A 10-foot microscope reveals big lessons about the tiniest threats to the human body
There’s a technological revolution underway that’s making it faster and easier for scientists to see the molecules that undermine human health — and possibly fight the problem.
The “resolution revolution” involves cryo-electron microscopes, whose ever-improving detectors and software are producing three-dimensional images in unprecedented detail, aiding drugmakers.
They reveal detail so precise that biologist Andrew Ward, of Scripps Research in La Jolla, California, was able to spotlight the Achilles’ heel of several types of coronaviruses in images that he produced in 2016-17.
The weaknesses he called out? Spike proteins — the now-familiar elements that allow such viruses to infect cells.
This helped drugmakers to know exactly what to target when SARS-CoV-2 — the coronavirus that causes COVID-19 — emerged in late 2019.
Ward produced an even clearer snapshot of the proteins in 2020, further helping scientists create vaccines.
With additional help from him, effective vaccines were quickly produced.
“That was just the beginning,” said Ward. “Now, this technology is opening doors that help us understand the roots of diseases like cancer and neurodegeneration, including Alzheimer’s.”
“It routinely lets us see life’s tiniest machines — proteins, viruses and the atoms they combine — with breathtaking clarity,” he added.
The research isn’t widely known to the public, partly because it’s hard to conceive of how any microscope — let alone one that’s 10 feet tall — can flash-freeze moving molecules, exposing their structure and purpose.
Ward offered a simple analogy to explain the matter.
“Imagine walking into a dark room,” he said. “You can roughly tell where the furniture is, and see shadowy outlines of a couch or a table. But once the lights are on, you can visualize color, texture, size and fine details.”
That’s what cryo-electron microscopes do — and with great speed.

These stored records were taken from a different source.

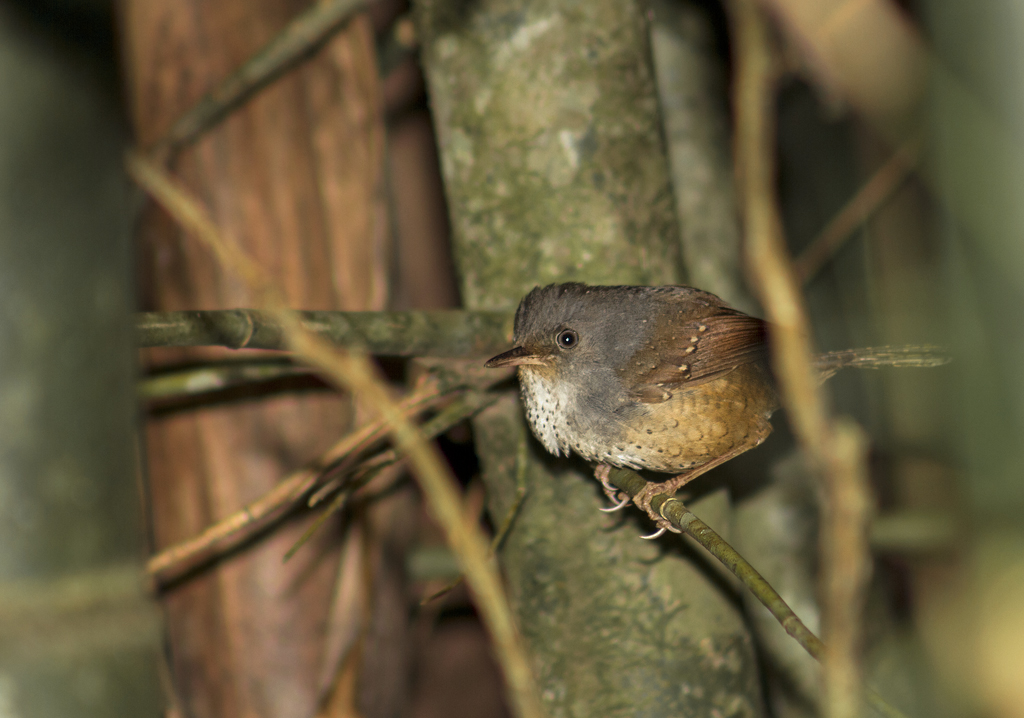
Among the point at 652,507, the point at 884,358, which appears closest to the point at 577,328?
the point at 652,507

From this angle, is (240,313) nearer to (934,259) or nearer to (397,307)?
(397,307)

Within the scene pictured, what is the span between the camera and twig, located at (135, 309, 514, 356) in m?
1.97

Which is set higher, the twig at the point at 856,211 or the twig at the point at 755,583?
the twig at the point at 856,211

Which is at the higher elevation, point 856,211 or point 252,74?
point 252,74

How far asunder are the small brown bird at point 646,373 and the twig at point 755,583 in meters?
0.57

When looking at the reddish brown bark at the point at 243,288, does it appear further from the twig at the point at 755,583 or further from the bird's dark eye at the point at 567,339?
the twig at the point at 755,583

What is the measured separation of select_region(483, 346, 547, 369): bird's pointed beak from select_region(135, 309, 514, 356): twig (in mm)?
110

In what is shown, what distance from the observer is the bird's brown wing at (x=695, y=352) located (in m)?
2.70

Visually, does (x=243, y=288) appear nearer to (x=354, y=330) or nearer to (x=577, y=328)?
(x=354, y=330)

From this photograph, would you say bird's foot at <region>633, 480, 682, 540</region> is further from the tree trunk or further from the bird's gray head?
the bird's gray head

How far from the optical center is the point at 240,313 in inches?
81.3

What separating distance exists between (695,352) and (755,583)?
1.31 m

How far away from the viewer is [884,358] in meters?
2.77

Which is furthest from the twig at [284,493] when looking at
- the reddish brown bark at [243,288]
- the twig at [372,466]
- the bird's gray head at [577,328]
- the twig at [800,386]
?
the twig at [800,386]
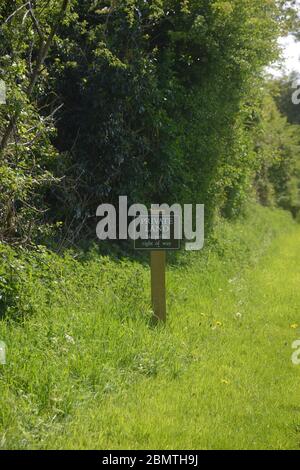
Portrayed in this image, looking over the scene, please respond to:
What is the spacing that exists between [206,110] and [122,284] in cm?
Answer: 581

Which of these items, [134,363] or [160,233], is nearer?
[134,363]

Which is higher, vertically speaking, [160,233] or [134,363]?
[160,233]

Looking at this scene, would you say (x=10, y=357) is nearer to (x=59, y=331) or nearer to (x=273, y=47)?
(x=59, y=331)

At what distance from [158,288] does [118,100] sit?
4.20m

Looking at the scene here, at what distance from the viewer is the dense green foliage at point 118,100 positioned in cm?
821

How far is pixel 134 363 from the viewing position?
632 centimetres
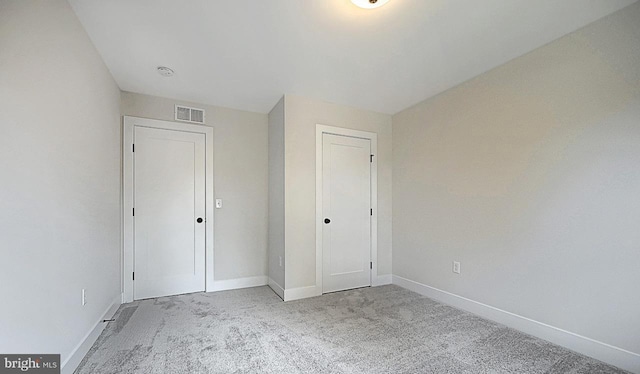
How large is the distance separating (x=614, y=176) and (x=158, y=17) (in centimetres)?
346

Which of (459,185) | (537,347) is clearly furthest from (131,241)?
(537,347)

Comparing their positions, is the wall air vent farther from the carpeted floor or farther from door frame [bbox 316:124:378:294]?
the carpeted floor

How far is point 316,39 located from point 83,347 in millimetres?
2990

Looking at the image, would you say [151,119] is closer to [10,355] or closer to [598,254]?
[10,355]

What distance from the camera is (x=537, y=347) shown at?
79.4 inches

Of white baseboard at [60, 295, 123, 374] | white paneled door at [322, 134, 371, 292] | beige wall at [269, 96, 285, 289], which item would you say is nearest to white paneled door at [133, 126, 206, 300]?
white baseboard at [60, 295, 123, 374]

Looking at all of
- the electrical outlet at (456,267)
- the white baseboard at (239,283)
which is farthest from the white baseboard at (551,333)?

Ward could only produce about 200 images per day when he was earning his doctorate at Scripps from 2003 to 2008, when he was using a far less powerful type of cryo-electron microscope. And he had access to it only a day or two each month.
Today, he can generate 1,500 images per second on Titan Krios, the largest and most powerful of Scripps’ seven cryo-electron microscopes.
If you were able to stack up the images he takes during a six-hour period, they would rise as high as Mount Everest, said Ward, who has been collaborating with institutes on SARS-CoV-2, Lassa, HIV, malaria and the H5N1 bird flu.
To the unfamiliar eye, the images look bizarre. Some resemble bumpy, frozen lava, others crinkly Christmas wreaths. Still others look like the knotty cords on old landline telephones.
But their importance is understood by scientists, especially those focused on preparing the world for whatever pandemic could come next.
It’s a bit of a fluke that Ward is a rising star at an institute that has helped develop more than 15 FDA-approved drugs and treatments, including Humira, which is used by people who suffer from arthritis.
He was interested in science growing up outside Boston — less so when he entered Duke University as a freshman.
Things quickly changed when he took a work-study job in a campus lab, where cell biologists Michael and Mary Reedy let him tinker. Before long, Ward was helping build the components of microscope cameras and detectors, and was dazzled by what they could do.
“I began to see molecules and atoms,” said Ward, now 46. “It kind of blows your mind to follow things at that resolution.”
Electron microscopes have existed since the 1930s, and they’ve played a vital role in revealing the structure of proteins and viruses and how they work. But the instruments didn’t start to enter their current golden age until roughly 2001, the year Ward arrived at Scripps as a lab technician.
The advancements have come especially quickly over the past decade, starkly improving image resolution and enabling scientists to see individual atoms. Software has also made it easier to see molecules interact with prospective drugs, helping determine which ones should go on to large-scale clinical trials.
The boom, locally and worldwide, didn’t go unnoticed. In 2017, three European scientists won the Nobel Prize in chemistry for helping transform cryo-electron microscopes into indispensable tools to explore the life sciences.
Ward says he’s happy to be in the background. But he has emerged as a leader in the field — mostly through his use of Titan Krios.
“Big Daddy,” as Ward calls it, is highly sensitive. The towering microscope sits on stabilizers to prevent something as simple as a slammed door from producing vibrations that could mess up image-taking. It operates in silence for the same reason.
In plain terms, the microscope freezes biological samples, then hits them with electron beams that create images.
“Once you see the arrangement of atoms, the connectivity of molecules, you can become an engineer,” Ward said. “You can move things around and manipulate the building blocks of life to make new therapeutics and vaccines that have much higher likelihood of success compared to engineering without blueprints.
“We’ve sped up the process of choosing which one should be a go, or no-go, for clinical trials,” Ward said.
That doesn’t mean scientists are close to flooding the market with new means of prevention.
“The potential vaccines will collectively have to go through five to seven years of trials in humans,” he added. “But we are no longer shooting in the dark or relying on empiricism.
“We can now shine a light — or rather a very powerful electron beam — on the science driving vaccine research.”